Myanmar’s Suu Kyi Predicts Flood-linked Vote Tampering

Myanmar opposition leader Aung San Suu Kyi expressed concern Thursday that massive flooding in much of the country might be used as a pretext to undermine November’s general election.

In a video appealing to the international community to help flood victims, the Nobel Peace Prize laureate drew a parallel with a referendum, carried out under military rule in 2008, that brought in the current much-maligned constitution.

The voting took place during widespread chaos following Cyclone Nargis, which killed an estimated 140,000 people. According to the official results, the charter was overwhelmingly confirmed, but many reports cast doubt on the fairness of the vote and the results. The constitution was drafted under military supervision and enshrines its dominance in government, making substantial democratic reforms difficult to achieve.

Suu Kyi’s National League for Democracy, which boycotted the 2010 general election, is expected to pose a strong challenge to the ruling Union Solidarity and Development Party this November.

The death toll from recent weeks of flooding is at least 69, and more than 259,000 people across 12 of the country’s 14 states and regions have been affected, according to the U.N. Office for Coordination of Humanitarian Affairs. The floodwaters have been spreading from northern and central Myanmar to the populous Irrawaddy Delta, the country’s rice bowl.

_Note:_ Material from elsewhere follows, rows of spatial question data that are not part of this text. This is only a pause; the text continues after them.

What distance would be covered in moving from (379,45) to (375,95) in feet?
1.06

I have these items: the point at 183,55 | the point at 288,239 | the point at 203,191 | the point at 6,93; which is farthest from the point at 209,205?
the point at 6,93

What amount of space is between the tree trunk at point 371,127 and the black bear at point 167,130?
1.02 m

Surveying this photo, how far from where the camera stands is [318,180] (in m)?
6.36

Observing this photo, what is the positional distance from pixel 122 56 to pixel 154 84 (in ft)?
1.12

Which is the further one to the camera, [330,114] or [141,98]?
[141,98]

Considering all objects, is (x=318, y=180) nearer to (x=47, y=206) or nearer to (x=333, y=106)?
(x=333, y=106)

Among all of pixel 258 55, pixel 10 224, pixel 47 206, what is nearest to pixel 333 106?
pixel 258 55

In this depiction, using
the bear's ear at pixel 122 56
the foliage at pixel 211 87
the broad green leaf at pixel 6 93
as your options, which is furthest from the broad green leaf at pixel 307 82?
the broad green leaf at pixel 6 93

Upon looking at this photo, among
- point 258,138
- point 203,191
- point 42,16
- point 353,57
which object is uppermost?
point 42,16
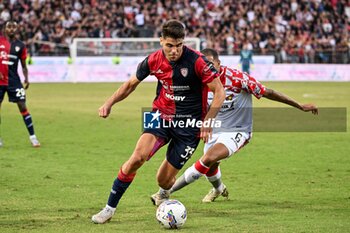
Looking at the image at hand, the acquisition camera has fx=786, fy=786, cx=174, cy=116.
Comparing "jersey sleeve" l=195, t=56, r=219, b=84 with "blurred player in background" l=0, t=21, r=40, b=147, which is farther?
"blurred player in background" l=0, t=21, r=40, b=147

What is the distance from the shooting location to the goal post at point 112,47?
1500 inches

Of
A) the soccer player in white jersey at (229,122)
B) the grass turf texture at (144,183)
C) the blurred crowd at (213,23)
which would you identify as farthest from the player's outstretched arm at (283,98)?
the blurred crowd at (213,23)

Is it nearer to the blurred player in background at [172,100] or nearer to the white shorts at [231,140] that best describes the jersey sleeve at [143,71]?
the blurred player in background at [172,100]

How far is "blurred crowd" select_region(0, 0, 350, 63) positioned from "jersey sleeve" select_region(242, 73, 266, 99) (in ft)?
98.9

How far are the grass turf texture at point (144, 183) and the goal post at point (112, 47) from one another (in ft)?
54.9

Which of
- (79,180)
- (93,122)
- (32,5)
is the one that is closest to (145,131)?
(79,180)

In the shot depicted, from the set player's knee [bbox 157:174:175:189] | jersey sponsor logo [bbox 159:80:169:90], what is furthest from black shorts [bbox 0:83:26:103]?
jersey sponsor logo [bbox 159:80:169:90]

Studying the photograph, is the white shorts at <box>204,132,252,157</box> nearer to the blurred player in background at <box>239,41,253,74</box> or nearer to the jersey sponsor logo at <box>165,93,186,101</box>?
the jersey sponsor logo at <box>165,93,186,101</box>

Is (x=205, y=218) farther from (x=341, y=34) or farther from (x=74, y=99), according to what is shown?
(x=341, y=34)

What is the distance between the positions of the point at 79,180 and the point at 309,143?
22.1 ft

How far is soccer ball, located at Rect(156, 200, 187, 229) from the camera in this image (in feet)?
26.3

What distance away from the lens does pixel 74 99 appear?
1119 inches

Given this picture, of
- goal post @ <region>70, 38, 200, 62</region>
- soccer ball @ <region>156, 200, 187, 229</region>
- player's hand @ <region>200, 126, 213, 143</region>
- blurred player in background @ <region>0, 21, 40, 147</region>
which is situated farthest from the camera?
goal post @ <region>70, 38, 200, 62</region>

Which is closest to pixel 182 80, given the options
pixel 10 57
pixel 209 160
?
pixel 209 160
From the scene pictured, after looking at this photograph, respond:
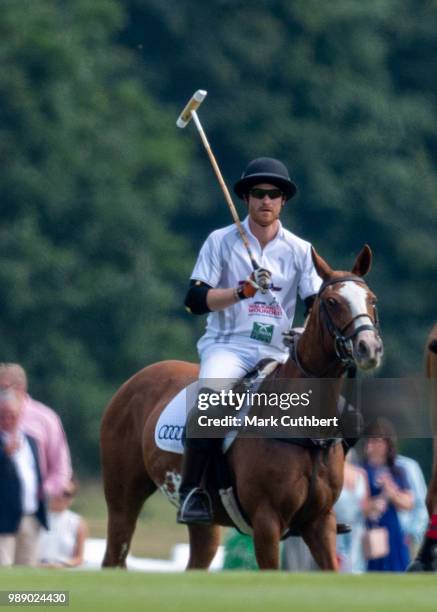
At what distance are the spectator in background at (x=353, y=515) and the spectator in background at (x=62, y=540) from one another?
1.73 m

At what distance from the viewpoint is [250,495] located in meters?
9.96

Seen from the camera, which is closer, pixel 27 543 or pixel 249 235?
pixel 249 235

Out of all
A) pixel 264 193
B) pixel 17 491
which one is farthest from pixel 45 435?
pixel 264 193

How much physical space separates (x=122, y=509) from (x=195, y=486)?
1293 millimetres

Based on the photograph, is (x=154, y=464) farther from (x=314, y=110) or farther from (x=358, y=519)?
(x=314, y=110)

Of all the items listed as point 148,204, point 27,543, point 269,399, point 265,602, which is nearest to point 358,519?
point 27,543

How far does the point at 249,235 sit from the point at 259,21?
30330 mm

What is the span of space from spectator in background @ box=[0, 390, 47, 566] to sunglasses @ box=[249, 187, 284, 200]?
2356 millimetres

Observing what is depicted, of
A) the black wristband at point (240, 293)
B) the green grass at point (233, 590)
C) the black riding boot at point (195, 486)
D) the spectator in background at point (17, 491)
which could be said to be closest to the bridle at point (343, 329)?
the black wristband at point (240, 293)

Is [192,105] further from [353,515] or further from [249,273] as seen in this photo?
[353,515]

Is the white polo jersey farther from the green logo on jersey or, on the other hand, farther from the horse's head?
the horse's head

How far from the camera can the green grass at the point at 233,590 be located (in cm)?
662

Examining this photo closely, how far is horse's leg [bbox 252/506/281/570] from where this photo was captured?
984cm

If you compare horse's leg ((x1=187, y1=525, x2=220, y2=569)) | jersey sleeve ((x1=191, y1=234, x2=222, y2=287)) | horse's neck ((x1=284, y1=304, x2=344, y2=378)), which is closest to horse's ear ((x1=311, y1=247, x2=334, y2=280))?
horse's neck ((x1=284, y1=304, x2=344, y2=378))
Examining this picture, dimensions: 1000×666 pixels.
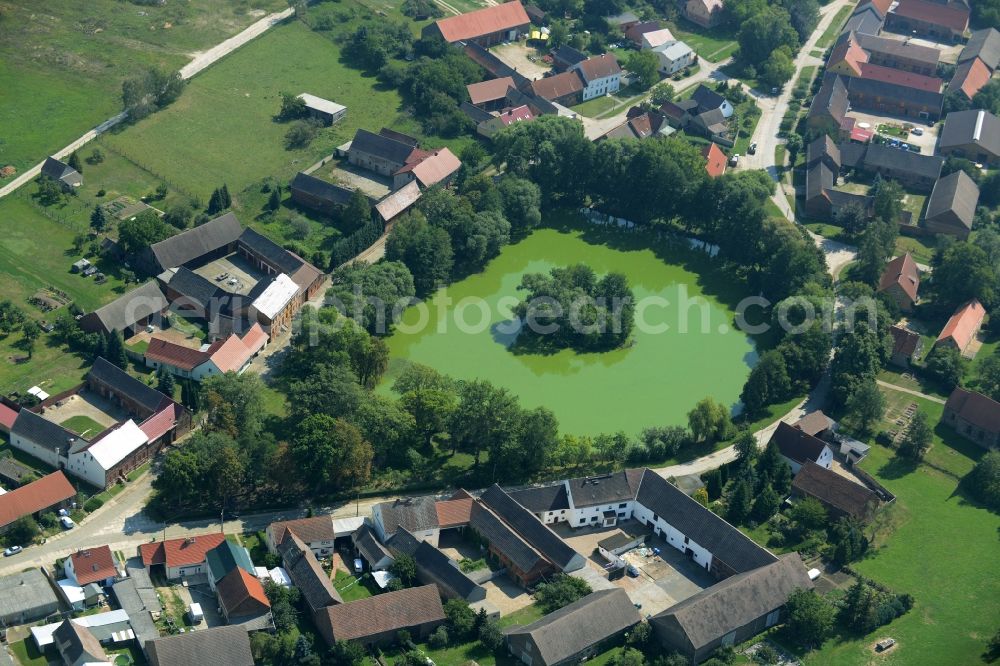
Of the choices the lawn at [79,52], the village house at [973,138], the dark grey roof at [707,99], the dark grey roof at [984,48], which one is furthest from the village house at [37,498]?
the dark grey roof at [984,48]

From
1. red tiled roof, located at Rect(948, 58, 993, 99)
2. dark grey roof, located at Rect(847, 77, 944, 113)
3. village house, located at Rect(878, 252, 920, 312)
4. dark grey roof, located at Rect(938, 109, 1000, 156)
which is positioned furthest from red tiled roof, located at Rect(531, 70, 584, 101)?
red tiled roof, located at Rect(948, 58, 993, 99)

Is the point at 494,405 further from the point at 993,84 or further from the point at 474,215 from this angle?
the point at 993,84

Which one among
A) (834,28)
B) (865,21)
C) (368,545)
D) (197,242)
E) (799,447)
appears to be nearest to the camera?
(368,545)

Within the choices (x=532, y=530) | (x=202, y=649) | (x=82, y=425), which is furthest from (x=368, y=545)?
(x=82, y=425)

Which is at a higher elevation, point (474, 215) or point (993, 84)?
point (993, 84)

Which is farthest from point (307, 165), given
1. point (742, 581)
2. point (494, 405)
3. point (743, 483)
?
point (742, 581)

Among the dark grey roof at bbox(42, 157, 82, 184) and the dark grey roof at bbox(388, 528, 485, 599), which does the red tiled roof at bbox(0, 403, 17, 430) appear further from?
the dark grey roof at bbox(42, 157, 82, 184)

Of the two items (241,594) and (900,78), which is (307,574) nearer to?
(241,594)
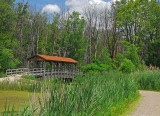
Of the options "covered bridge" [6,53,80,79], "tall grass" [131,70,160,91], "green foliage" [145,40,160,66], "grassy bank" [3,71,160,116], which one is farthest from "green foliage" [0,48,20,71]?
"green foliage" [145,40,160,66]

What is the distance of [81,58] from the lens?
44.2m

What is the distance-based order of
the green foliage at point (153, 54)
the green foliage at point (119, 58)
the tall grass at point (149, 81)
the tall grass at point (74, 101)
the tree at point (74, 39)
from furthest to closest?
the tree at point (74, 39), the green foliage at point (153, 54), the green foliage at point (119, 58), the tall grass at point (149, 81), the tall grass at point (74, 101)

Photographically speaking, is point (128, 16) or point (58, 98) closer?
point (58, 98)

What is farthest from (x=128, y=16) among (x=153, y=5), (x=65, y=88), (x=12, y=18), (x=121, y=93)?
(x=65, y=88)

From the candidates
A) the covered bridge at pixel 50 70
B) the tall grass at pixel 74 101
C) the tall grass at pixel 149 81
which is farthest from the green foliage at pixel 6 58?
the tall grass at pixel 74 101

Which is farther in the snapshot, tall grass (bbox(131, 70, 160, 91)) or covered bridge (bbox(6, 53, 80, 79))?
covered bridge (bbox(6, 53, 80, 79))

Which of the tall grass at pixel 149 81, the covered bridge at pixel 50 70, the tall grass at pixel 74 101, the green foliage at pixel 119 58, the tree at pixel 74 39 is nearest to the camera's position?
the tall grass at pixel 74 101

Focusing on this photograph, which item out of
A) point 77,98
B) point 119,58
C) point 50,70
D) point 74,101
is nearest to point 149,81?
point 77,98

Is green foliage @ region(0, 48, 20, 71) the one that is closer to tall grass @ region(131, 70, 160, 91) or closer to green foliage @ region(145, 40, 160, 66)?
tall grass @ region(131, 70, 160, 91)

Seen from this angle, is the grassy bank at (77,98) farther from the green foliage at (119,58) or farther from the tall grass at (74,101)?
the green foliage at (119,58)

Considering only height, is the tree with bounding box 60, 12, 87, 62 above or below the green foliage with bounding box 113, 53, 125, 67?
above

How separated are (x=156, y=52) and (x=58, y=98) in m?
38.9

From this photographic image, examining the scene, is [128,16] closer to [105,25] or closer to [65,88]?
[105,25]

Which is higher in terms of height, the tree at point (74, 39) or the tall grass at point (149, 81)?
the tree at point (74, 39)
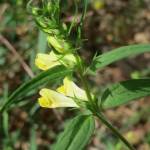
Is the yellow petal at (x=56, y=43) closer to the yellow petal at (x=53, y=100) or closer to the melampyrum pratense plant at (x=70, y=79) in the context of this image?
the melampyrum pratense plant at (x=70, y=79)

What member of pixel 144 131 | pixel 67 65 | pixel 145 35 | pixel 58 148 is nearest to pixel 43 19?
pixel 67 65

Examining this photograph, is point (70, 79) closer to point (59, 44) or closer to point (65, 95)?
point (65, 95)

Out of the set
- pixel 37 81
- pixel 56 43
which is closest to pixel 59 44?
pixel 56 43

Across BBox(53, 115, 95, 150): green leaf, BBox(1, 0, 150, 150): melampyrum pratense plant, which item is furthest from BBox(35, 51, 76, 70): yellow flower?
BBox(53, 115, 95, 150): green leaf

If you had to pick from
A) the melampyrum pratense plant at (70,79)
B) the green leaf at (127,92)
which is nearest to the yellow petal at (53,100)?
the melampyrum pratense plant at (70,79)

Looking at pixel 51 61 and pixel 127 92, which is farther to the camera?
pixel 127 92

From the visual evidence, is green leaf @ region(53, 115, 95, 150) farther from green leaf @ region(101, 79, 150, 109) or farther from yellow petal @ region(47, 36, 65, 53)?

“Floods have inundated more than 1 million acres of farmland. Damage to crops and arable land is likely to disrupt the planting season,” the agency said in its latest report. It said priority needs include “food, water and sanitation, access to health care, and provision or repair of shelter.”

“We do not want this natural disaster to be a reason for upsetting the necessary political process without which our country will not be able to make long term progress,” Suu Kyi said in her video, which was posted on her Facebook page.

She reminded viewers of the 2008 referendum on the constitution, which “raised very many questions about the effectiveness of that referendum, about how acceptable the results of that referendum were.”

“We do not want such questions to be raised this time with regard to our elections. So let us deal with what we need to deal now, and in the best way possible, to make sure that the future of our people, socially, economical and politically, is assured,” she said.

Suu Kyi distributed aid in flood-hit areas this week, a day after President Thein Sein made a similar trip.

She also appealed for donor countries to give aid in what she called a coordinated fashion because “donations which are uncoordinated tend to go astray.” She asked for the help to be channeled through the NLD or her charitable foundation or other parties, by implication avoiding the government.

New York-based Human Rights Watch said in a critique that the 2008 referendum had been conducted “in an atmosphere of official coercion and vote tampering.” It cited reports of intimidation of voters by the authorities, and cases of voting simply being prevented, as well as other irregularities including the alteration of voting results.

Suu Kyi’s party has already said it is worried by inaccurate voter lists, which it fears will deny its supporters the right to vote. It boycotted the 2010 polls because it said election rules were unfair, but successfully contested consequent by-elections after changes were made to some of the laws.